**Short task A**
Answer these questions about the OpenMPI2 and slurm forum thread:
(i) Which OpenMPI version and which slurm version does the poster use?
(ii) How many times, and on which node, does "srun -n 2 MPI-hellow" print its greeting?
(iii) What does the poster say "srun -n 2 mpirun MPI-hellow" gives them?
**Short task B**
Continue the OpenMPI2 and slurm forum thread from its final sentence.

━━ Provided passage ━━

Discussion:
[OMPI users] OpenMPI2 + slurm
Lothar Brendel
2018-11-23 08:17:00 UTC
Permalink
Hi guys,

I've always been somewhat at a loss regarding slurm's idea about tasks vs. jobs. That didn't cause any problems, though, until passing to OpenMPI2 (2.0.2 that is, with slurm 16.05.9).

Running http://mpitutorial.com/tutorials/mpi-hello-world as an example with just

srun -n 2 MPI-hellow

yields

Hello world from processor node31, rank 0 out of 1 processors
Hello world from processor node31, rank 0 out of 1 processors

i.e. the two tasks don't see each other MPI-wise. Well, srun doesn't include an mpirun.

But running

srun -n 2 mpirun MPI-hellow

produces

Hello world from processor node31, rank 1 out of 2 processors
Hello world from processor node31, rank 0 out of 2 processors
Hello world from processor node31, rank 1 out of 2 processors
Hello world from processor node31, rank 0 out of 2 processors

i.e. I get *two* independent MPI-tasks with 2 processors each. (The same applies if stating explicitly "mpirun -np 2".)

━━━
━━ Recorded data ━━

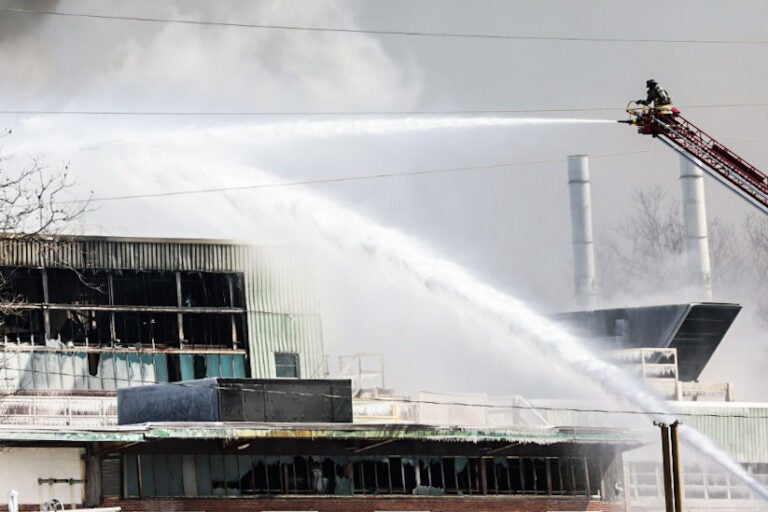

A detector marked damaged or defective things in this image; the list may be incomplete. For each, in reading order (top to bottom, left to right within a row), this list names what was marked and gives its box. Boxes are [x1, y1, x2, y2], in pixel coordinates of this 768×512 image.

charred window opening [0, 266, 43, 302]
charred window opening [126, 454, 604, 498]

━━━

**Exercise output A**
(i) OpenMPI 2.0.2 with slurm 16.05.9.
(ii) It prints the greeting twice, both times from processor node31 as rank 0 out of 1 processors.
(iii) Two independent MPI tasks with 2 processors each.

**Exercise output B**
I never could make sense of this squaring, I rather used to run my jobs like

srun -c 2 mpirun -np 2 MPI-hellow

which provided the desired job with *one* task using 2 processors. Passing from OpenMPI 1.6.5 to 2.0.2 (Debian Jessie -> Stretch), though, I'm getting the error
"There are not enough slots available in the system to satisfy the 2 slots
that were requested by the application:
MPI-hellow" now.

The environment on the node contains

SLURM_CPUS_ON_NODE=2
SLURM_CPUS_PER_TASK=2
SLURM_JOB_CPUS_PER_NODE=2
SLURM_NTASKS=1
SLURM_TASKS_PER_NODE=1

which looks fine to me, but mpirun infers slots=1 from that (confirmed by ras_base_verbose 5). In deed, looking into orte/mca/ras/slurm/ras_slurm_module.c, I find that while orte_ras_slurm_allocate() reads the value of SLURM_CPUS_PER_TASK into its local variable cpus_per_task, it doesn't use it anywhere. Rather, the number of slots is determined from SLURM_TASKS_PER_NODE.

Is this intended behaviour?

What's wrong here? I know that I can use --oversubscribe, but that seems rather a workaround.

Thanks in advance,
Lothar
Gilles Gouaillardet
2018-11-23 10:31:24 UTC
Permalink
Lothar,

it seems you did not configure Open MPI with --with-pmi=<path to SLURM's PMI>

If SLURM was built with PMIx support, then an other option is to use that.
First, srun --mpi=list will show you the list of available MPI
modules, and then you could
srun --mpi=pmix_v2 ... MPI_Hellow
If you believe that should be the default, then you should contact
your sysadmin that can make that for you.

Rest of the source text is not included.